Paul listened, not sure he understood.
“When you return to earth, you must see yourself as a messenger from God, across time and space,” she said with all her heart.
“What exactly is the Ancient One asking me to do?” Bartholomew asked his mother. “I’ve studied the Shroud of Turin for much of my life, but there are many scientists who have worked on the Shroud for decades. I’m not one of them. How can I possibly explain to the world the message of the Shroud of Turin when I’m not one of the top experts in the field?”
“As the Ancient One said, if you return to earth, the right people will come forth so your life can unlock for the world the Shroud codex. You won’t need to be a top scientific expert on the Shroud. Your life and what you experience back on earth will force the world to decipher the message Jesus left in that burial cloth. Also, as the Ancient One promised, I will return to earth as well, to assist you.”
“How is that possible?” Paul asked. “You have died.”
“And so have you,” she pointed out. “Yet God has given you the grace to return to life. If you accept this mission, God will grant the same grace to me as well.”
At that instant, Bartholomew made his decision. “I don’t know if I understand any of this,” he said truthfully, “but I will do as you and God ask me to do.”
She embraced him warmly.
“May your destiny be fulfilled,” she prayed.

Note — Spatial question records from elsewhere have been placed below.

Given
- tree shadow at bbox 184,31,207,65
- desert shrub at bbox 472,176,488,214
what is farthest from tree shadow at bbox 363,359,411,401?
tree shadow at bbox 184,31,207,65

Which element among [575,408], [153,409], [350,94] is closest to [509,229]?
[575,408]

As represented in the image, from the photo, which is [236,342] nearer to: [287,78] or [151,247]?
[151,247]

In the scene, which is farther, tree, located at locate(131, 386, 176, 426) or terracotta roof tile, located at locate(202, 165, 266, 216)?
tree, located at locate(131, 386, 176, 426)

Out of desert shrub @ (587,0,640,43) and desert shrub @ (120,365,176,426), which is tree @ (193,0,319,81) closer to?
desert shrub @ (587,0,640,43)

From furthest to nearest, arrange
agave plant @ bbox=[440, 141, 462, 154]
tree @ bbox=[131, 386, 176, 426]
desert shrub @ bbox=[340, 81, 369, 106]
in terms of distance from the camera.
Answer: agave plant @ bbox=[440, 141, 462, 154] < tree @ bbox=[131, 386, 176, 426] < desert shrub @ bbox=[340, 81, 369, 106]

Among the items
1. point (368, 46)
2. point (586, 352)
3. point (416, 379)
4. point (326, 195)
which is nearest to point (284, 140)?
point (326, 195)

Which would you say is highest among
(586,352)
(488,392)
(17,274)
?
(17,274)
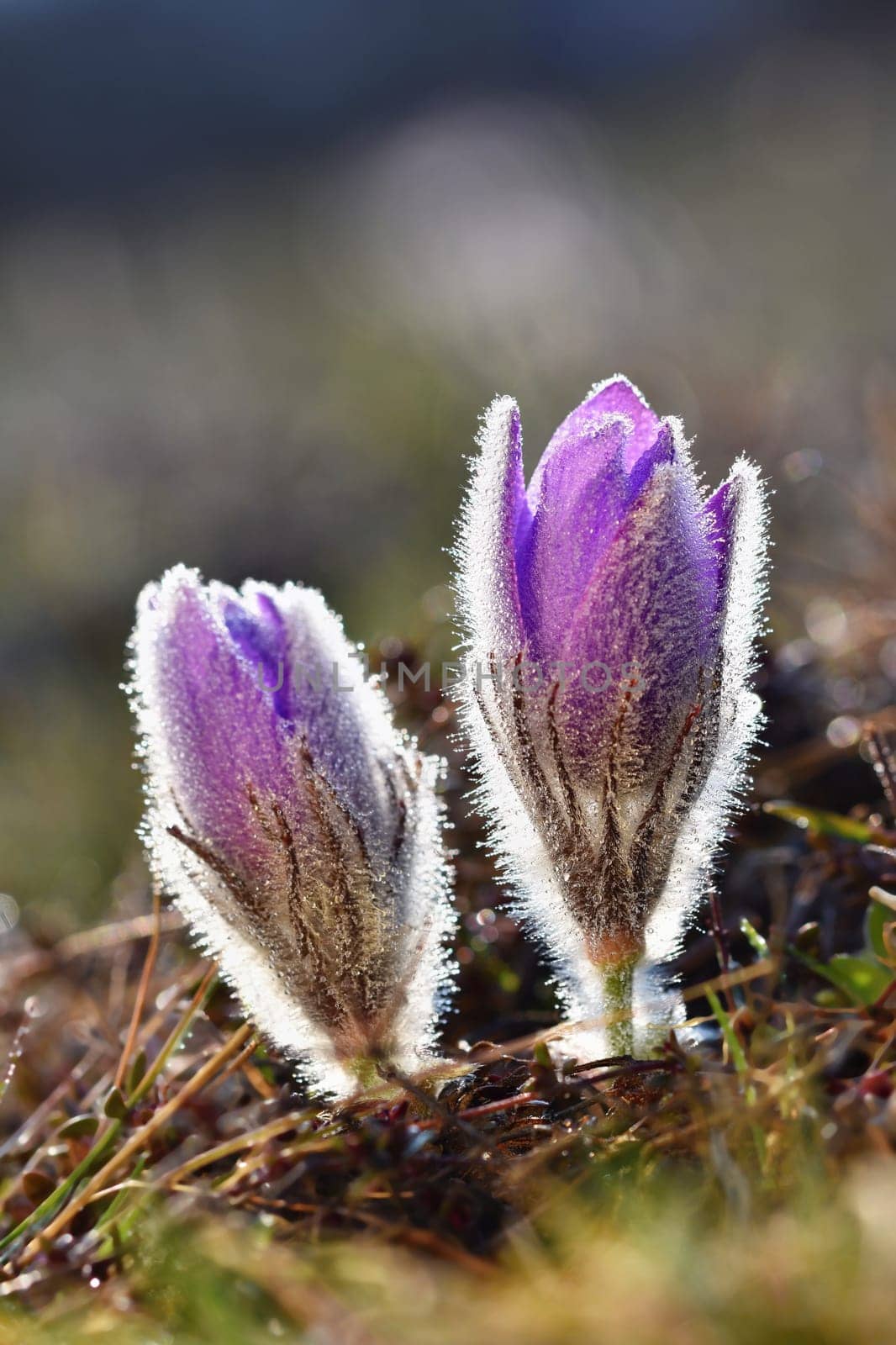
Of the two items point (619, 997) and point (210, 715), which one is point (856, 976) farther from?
point (210, 715)

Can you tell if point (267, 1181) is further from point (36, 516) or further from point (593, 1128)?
point (36, 516)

Silently, Paul prayed the same.
“I must warn you that once you are back on earth, you must be patient,” she explained. “Now that you have agreed, the Ancient One gave me permission to explain to you that you will experience three years of rehabilitation before your mission begins. This is the time you will need to rebuild your body after the car accident that caused your death.”

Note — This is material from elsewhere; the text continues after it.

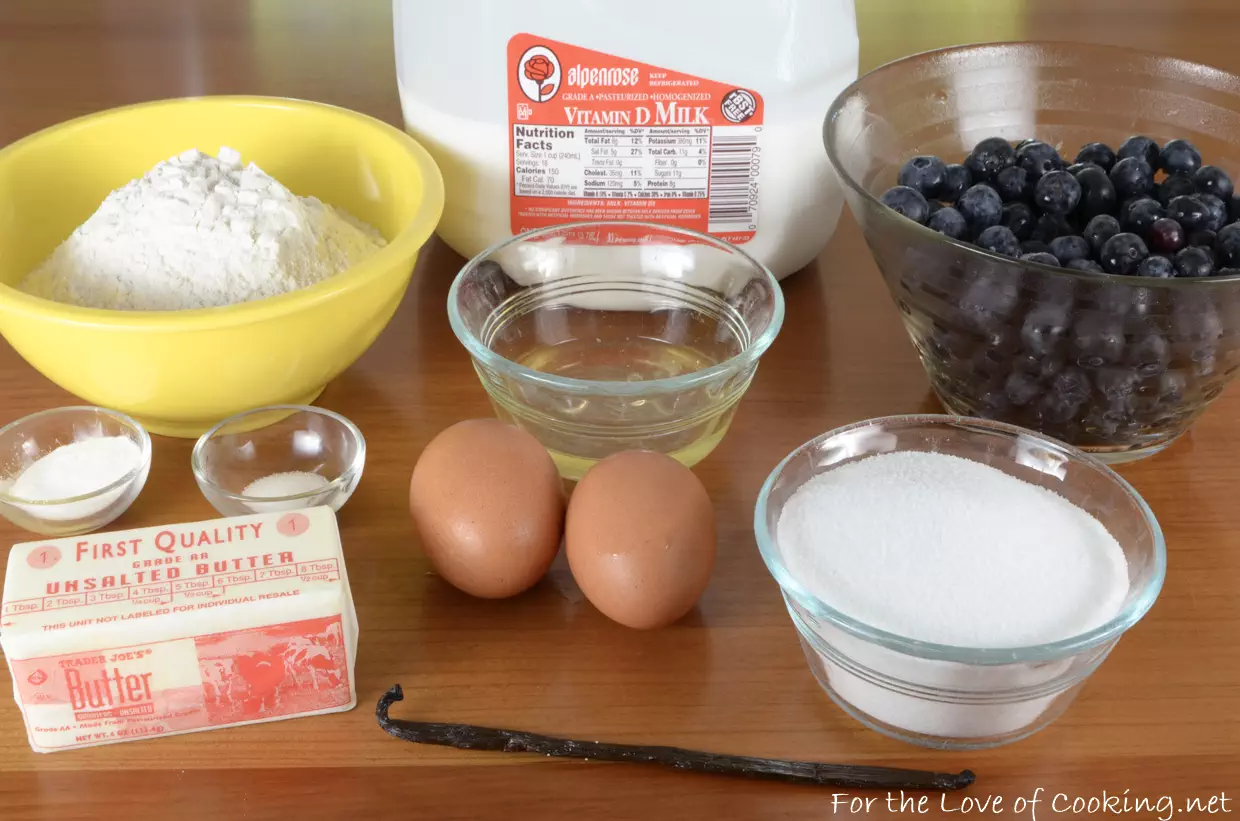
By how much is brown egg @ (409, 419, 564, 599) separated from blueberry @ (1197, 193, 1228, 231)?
42 centimetres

Bartholomew listened intently.
“From the moment your body begins manifesting the passion and death of Jesus that you see here before you today, your mission will be accomplished in thirty days. I will join you on earth and you will recognize that I have returned, though others will not be permitted to know precisely who I am or why I have returned. On the thirtieth day, we will be reunited again, here in the loving presence of God, this time to stay forever.”
“As you say, Mother,” Paul said, accepting his fate as she explained it to him.
The next thing Bartholomew knew, he was moving back through time and space. Suddenly he saw, from above, his body lying on an operating table in the hospital. He still felt outside his body, as if he were hovering above, an unencumbered spirit looking down at a scene below that really didn’t concern him.
The doctors and nurses were working frantically to save his life, but all the monitors had flatlined.
One of the doctors moved forward and prepared to give Bartholomew a cardiac shock with a defibrillator.
On the second try, Bartholomew felt himself jolted back in his body.
He was alive once more, gasping for breath.
Back in his body, the pain was overwhelming.
Quietly he slipped from consciousness as the doctors and nurses frantically resumed their efforts to save his life.
Three Years Later
St. Joseph’s Church, New York City
Thursday, Day 1
Father Bartholomew was back at St. Joseph’s Church on the Upper East Side of Manhattan, where he had returned to serve as pastor after three hard years of hospitalization and rehabilitation. He spent one year bedridden, followed by another year in a wheelchair. The final year he learned to walk with leg braces and crutches before he gained enough strength to walk again on his own power. Steel pins and rods that had been inserted in more operations than he could recall held together the multiple broken bones throughout his body. Truly his body would never be the same, but he felt God’s grace had been abundant. The doctors advised him that the pain from the car accident would never entirely leave him. Still, he thanked God that he had lived and he was overwhelmed with joy that he had recovered enough to return to his duties as a parish priest.